Stored data below:

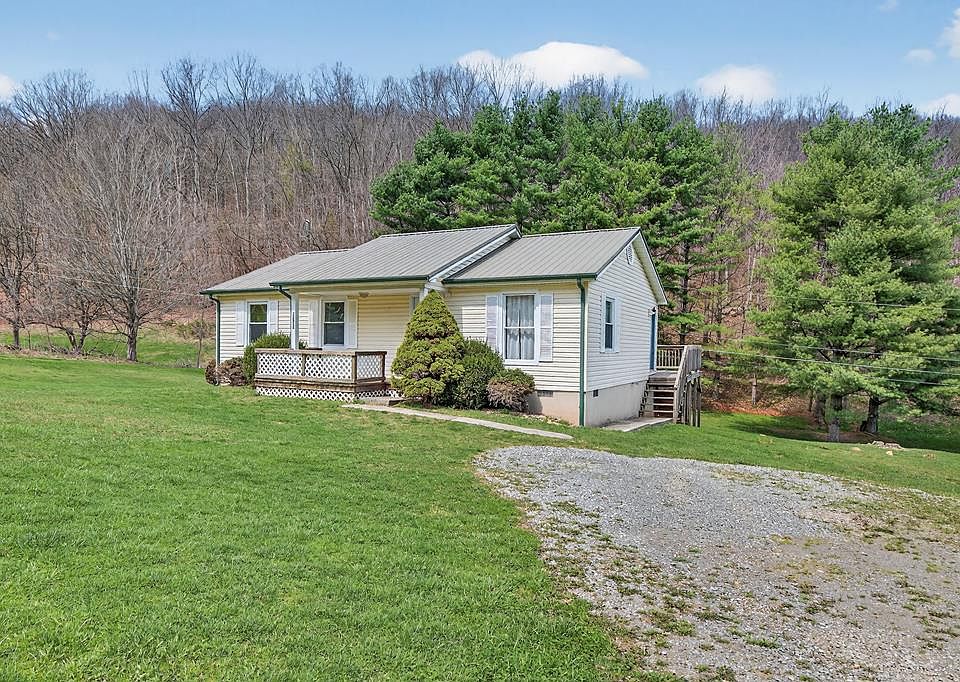 1st image of 5285 Wardell Rd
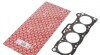 Прокладка головки блоку MAZDA FE/F2/F8 (вир-во Elring) 828.254
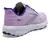 Zapatillas Brooks Launch 7 - tienda online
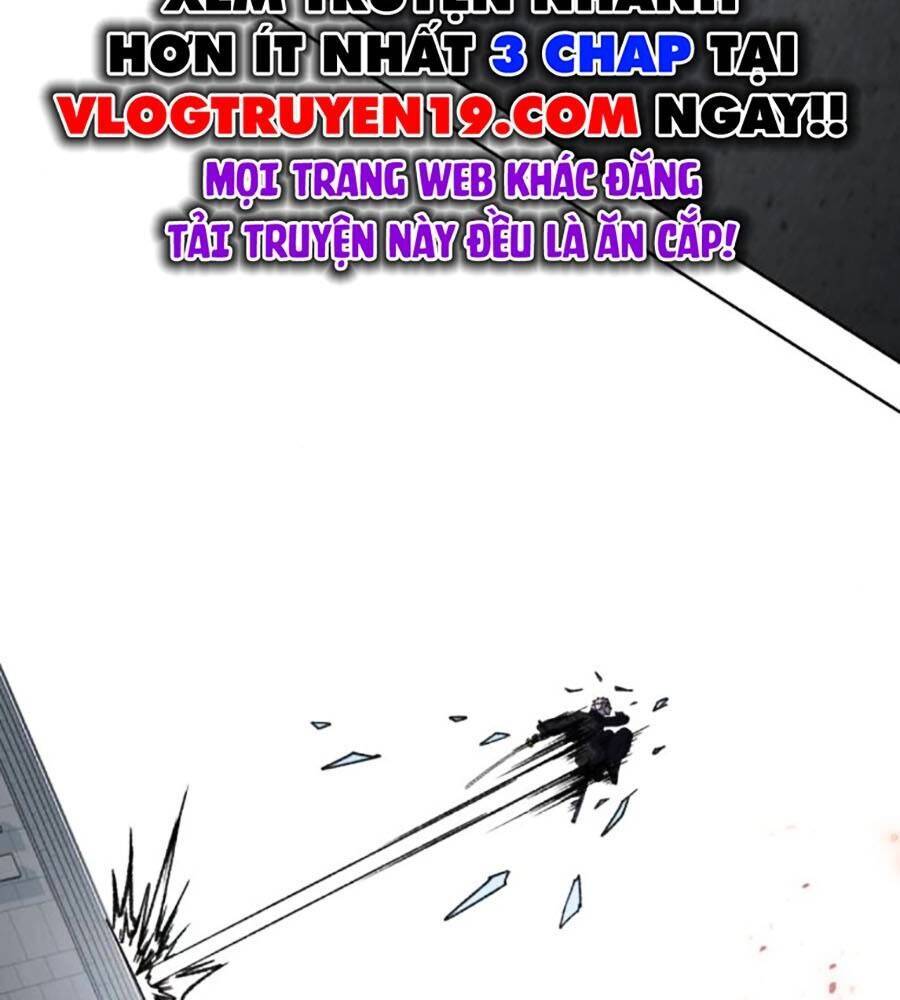Cậu Bé Của Thần Chết Chap 239 - Next Chap 240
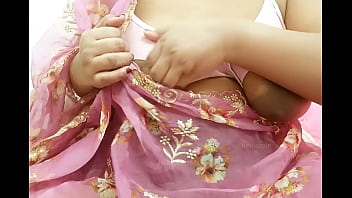 Gadis Asia Montok Dengan Tubuh Seksi Yang Menggoda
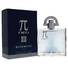 Givenchy PI NEO Men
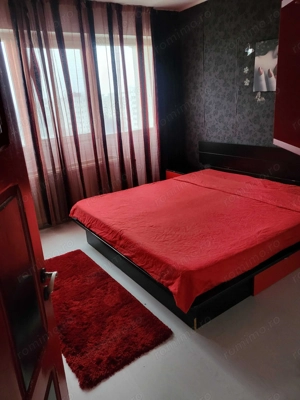 Apartament 2 camere modern, langa metrou Nicolae Grigorescu, pet friendly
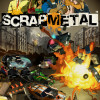 Games like Scrap Metal (2010)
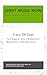 Face Of God Sheet Music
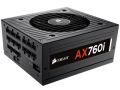 CORSAIR AX760i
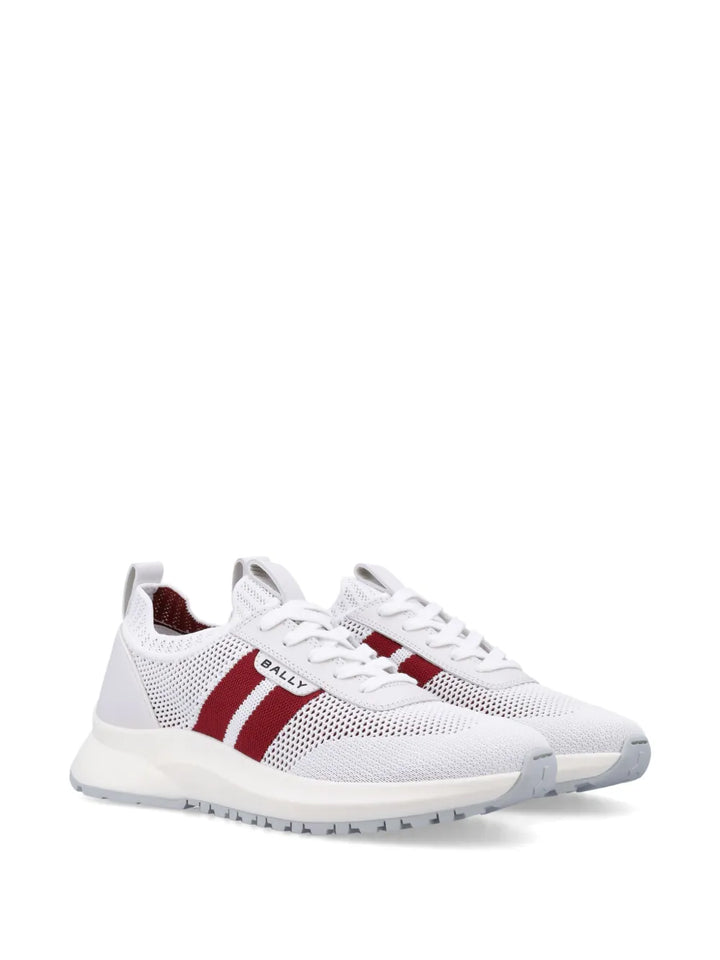 Bally Darnell-T Sneakers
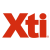 Xti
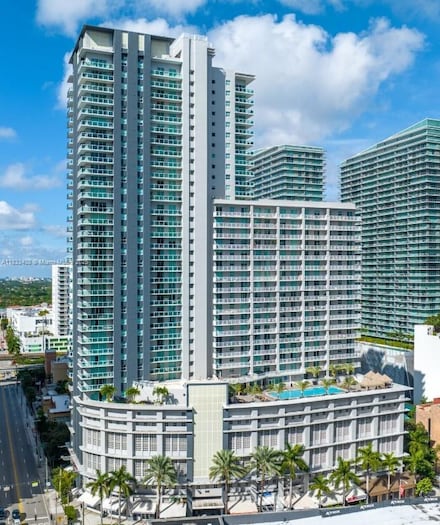 1250 S Miami Ave Unit 1209, Miami, FL 33130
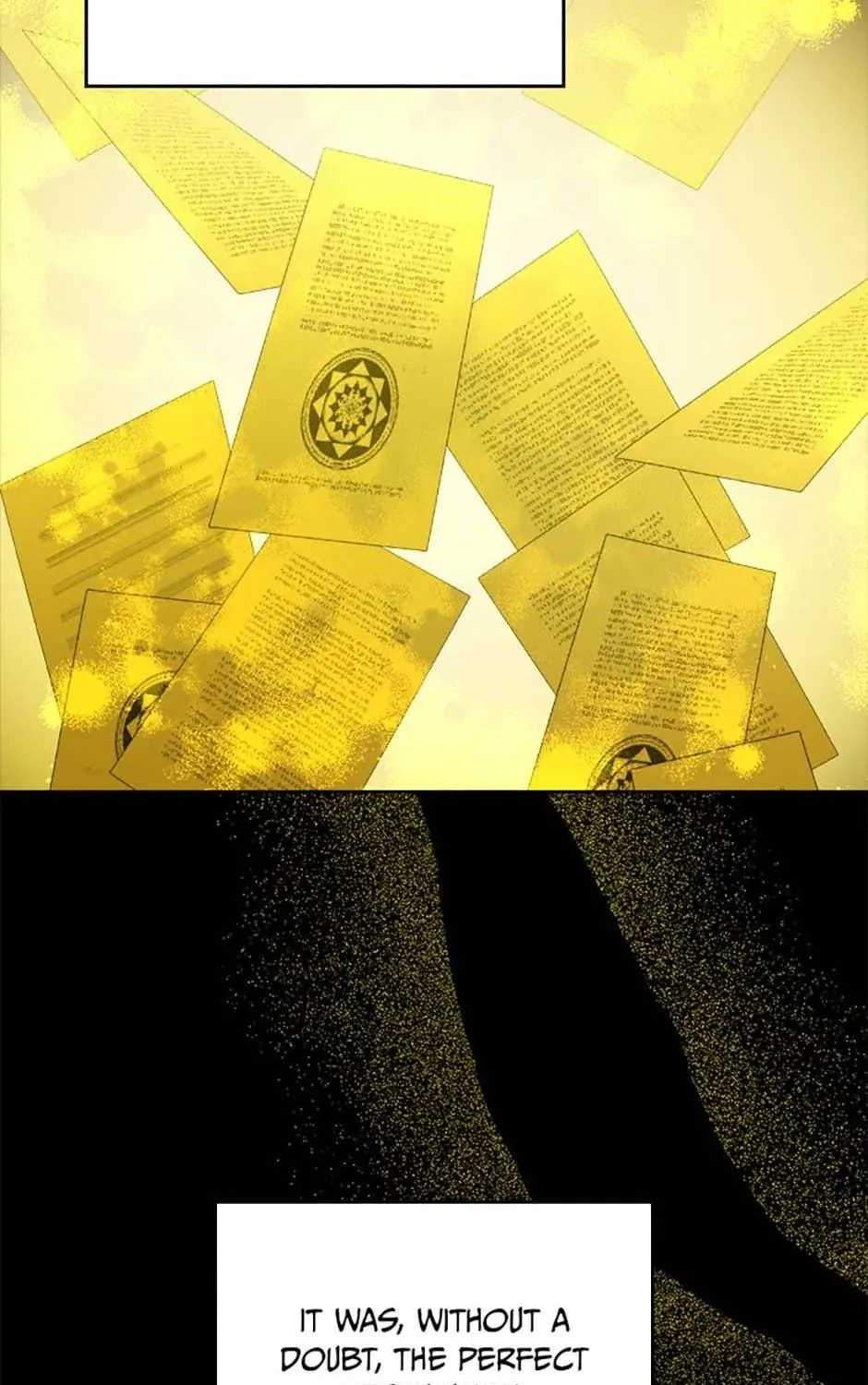 Hiding the Archduke's Humiliating History Chapter 80 page 79 - 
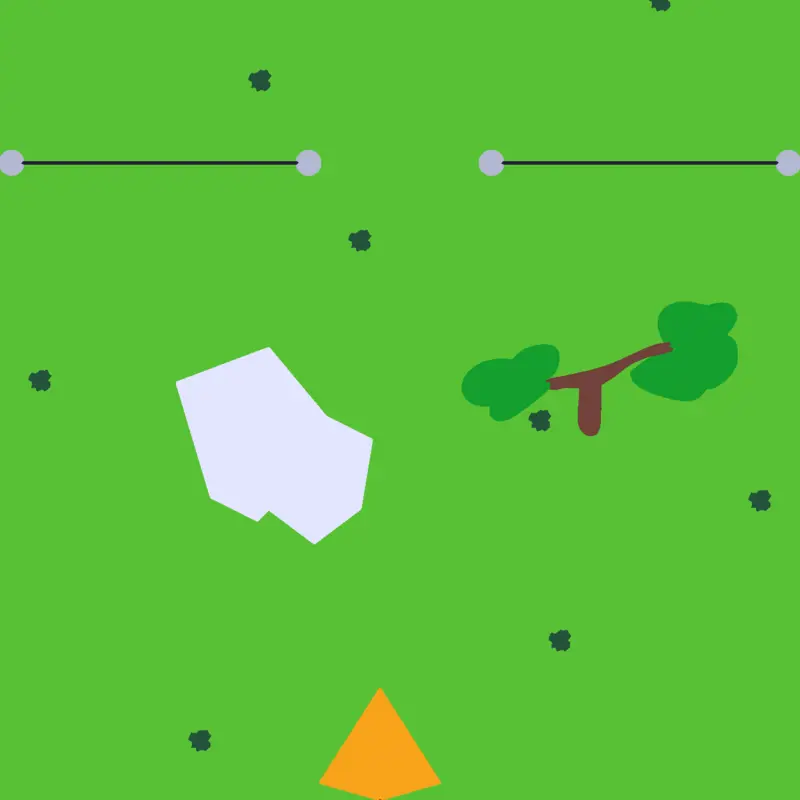 Game by @kenzo-harman
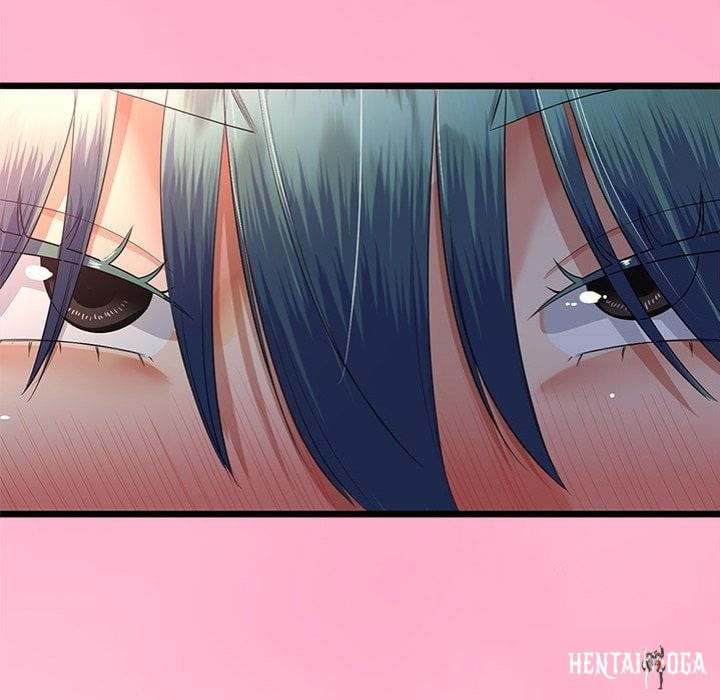 My Stepmom Has Returned My Stepmom Has Returned Chapter 63 - Página 138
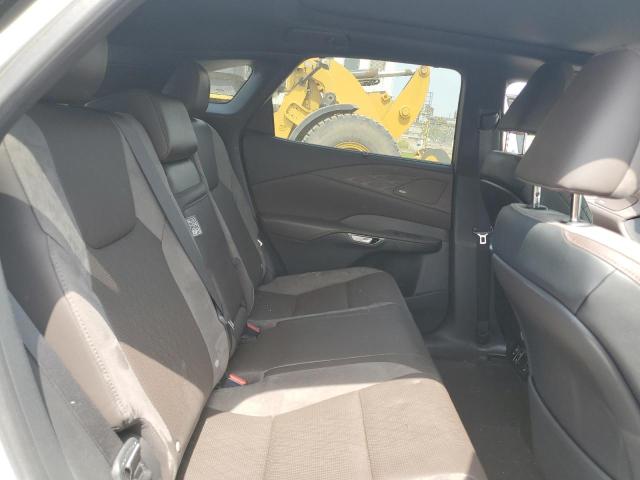 Photo 10 from auction – 2023 LEXUS RX 350H BA with VIN 2T2BBMCA8PC008440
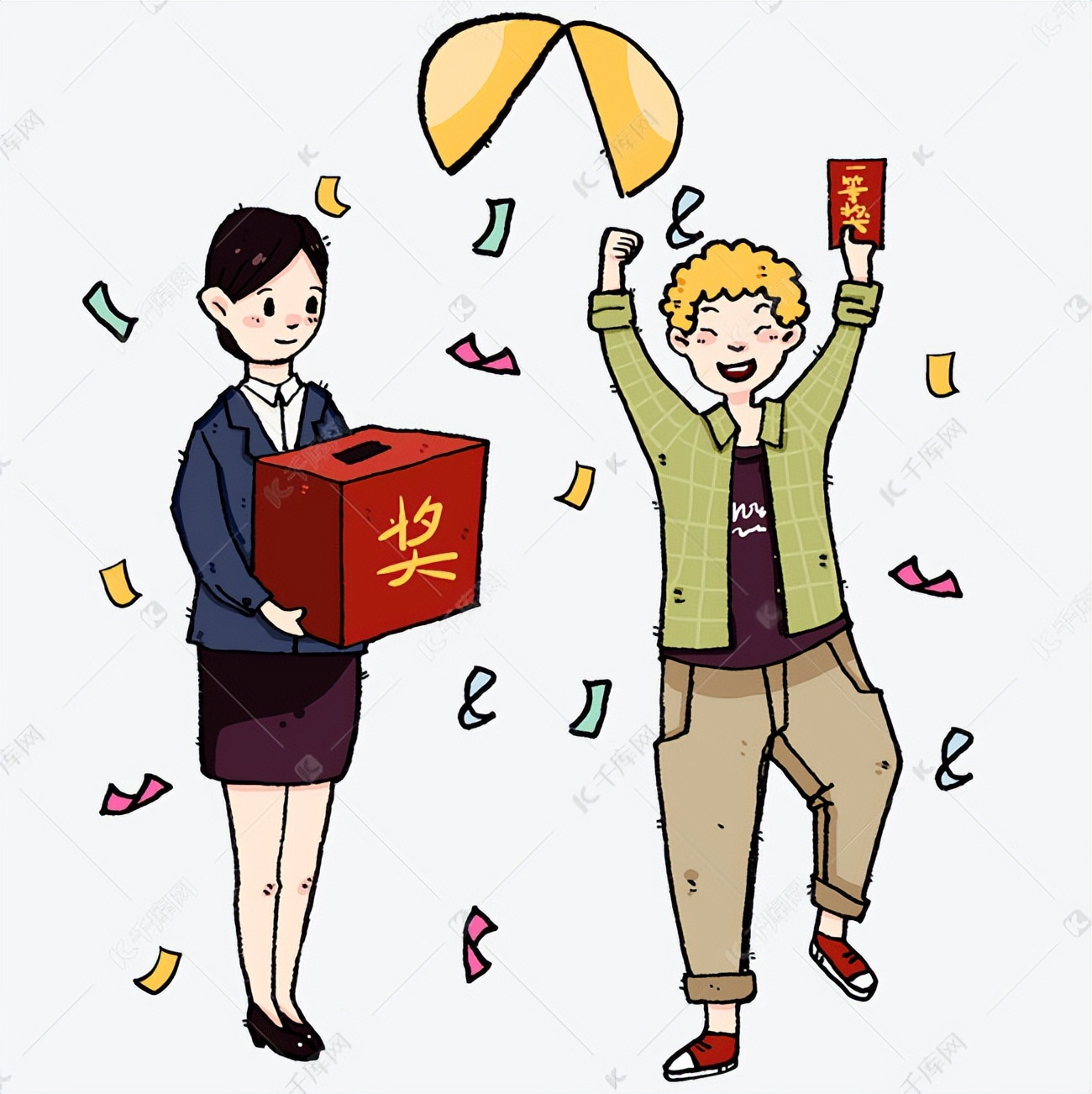 产品质量侵权赔偿范围,法律上对侵权产品是怎么认定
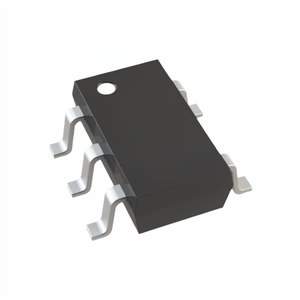 SOT 23 5 Thin, TSOT 23 5 Authorized Distributor Power Management (PMIC) Buy Online Electronic Components MP172AGJ-Z - Product Image 1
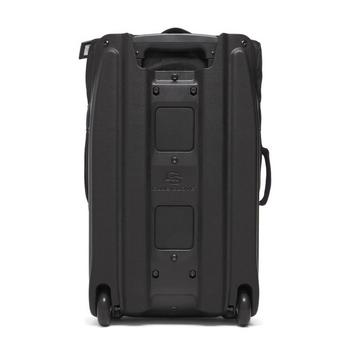 Titleist Club Glove Mini Rolling Duffel Bag - main image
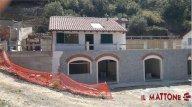 Vendita Villa Deiva Marina
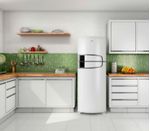 Consul_Geladeira_CRM55AB_Imagem_Ambientada_165x145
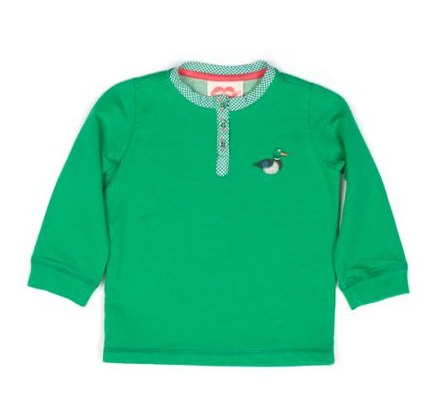 25% off Tootsa MacGinty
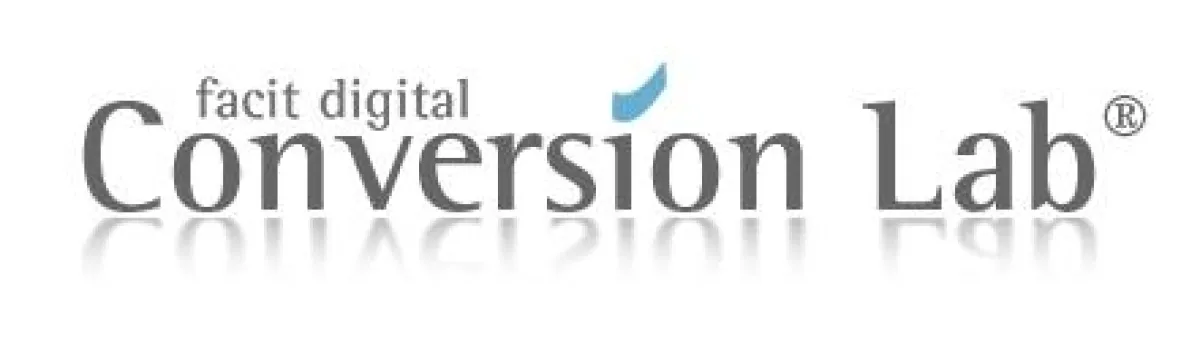 Bessere Usability zahlt sich im Internet vor allem bei Conversion-Prozessen besonders schnell aus.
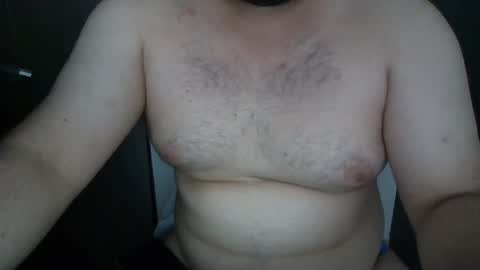 Orland online show from 02/24/25, 10:58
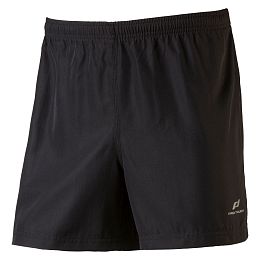 Spodenki Pro Touch Mycus M 258118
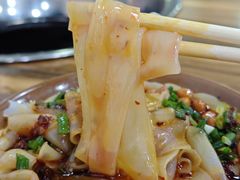 -笔记安顺夺夺粉火锅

End of Stored data.

▸ The problem
This task calls for an exact copy of the data above, without pictures.

▸ Solution for this exercise
 1st image of 5285 Wardell Rd
 Прокладка головки блоку MAZDA FE/F2/F8 (вир-во Elring) 828.254
 Zapatillas Brooks Launch 7 - tienda online
Cậu Bé Của Thần Chết Chap 239 - Next Chap 240
 Gadis Asia Montok Dengan Tubuh Seksi Yang Menggoda
 Givenchy PI NEO Men
 Apartament 2 camere modern, langa metrou Nicolae Grigorescu, pet friendly
 Games like Scrap Metal (2010)
 Face Of God Sheet Music
 CORSAIR AX760i
 Bally Darnell-T Sneakers
 Xti
 1250 S Miami Ave Unit 1209, Miami, FL 33130
 Hiding the Archduke's Humiliating History Chapter 80 page 79 - 
 Game by @kenzo-harman
 My Stepmom Has Returned My Stepmom Has Returned Chapter 63 - Página 138
 Photo 10 from auction – 2023 LEXUS RX 350H BA with VIN 2T2BBMCA8PC008440
 产品质量侵权赔偿范围,法律上对侵权产品是怎么认定
 SOT 23 5 Thin, TSOT 23 5 Authorized Distributor Power Management (PMIC) Buy Online Electronic Components MP172AGJ-Z - Product Image 1
 Titleist Club Glove Mini Rolling Duffel Bag - main image
 Vendita Villa Deiva Marina
 Consul_Geladeira_CRM55AB_Imagem_Ambientada_165x145
 25% off Tootsa MacGinty
 Bessere Usability zahlt sich im Internet vor allem bei Conversion-Prozessen besonders schnell aus.
 Orland online show from 02/24/25, 10:58
 Spodenki Pro Touch Mycus M 258118
 -笔记安顺夺夺粉火锅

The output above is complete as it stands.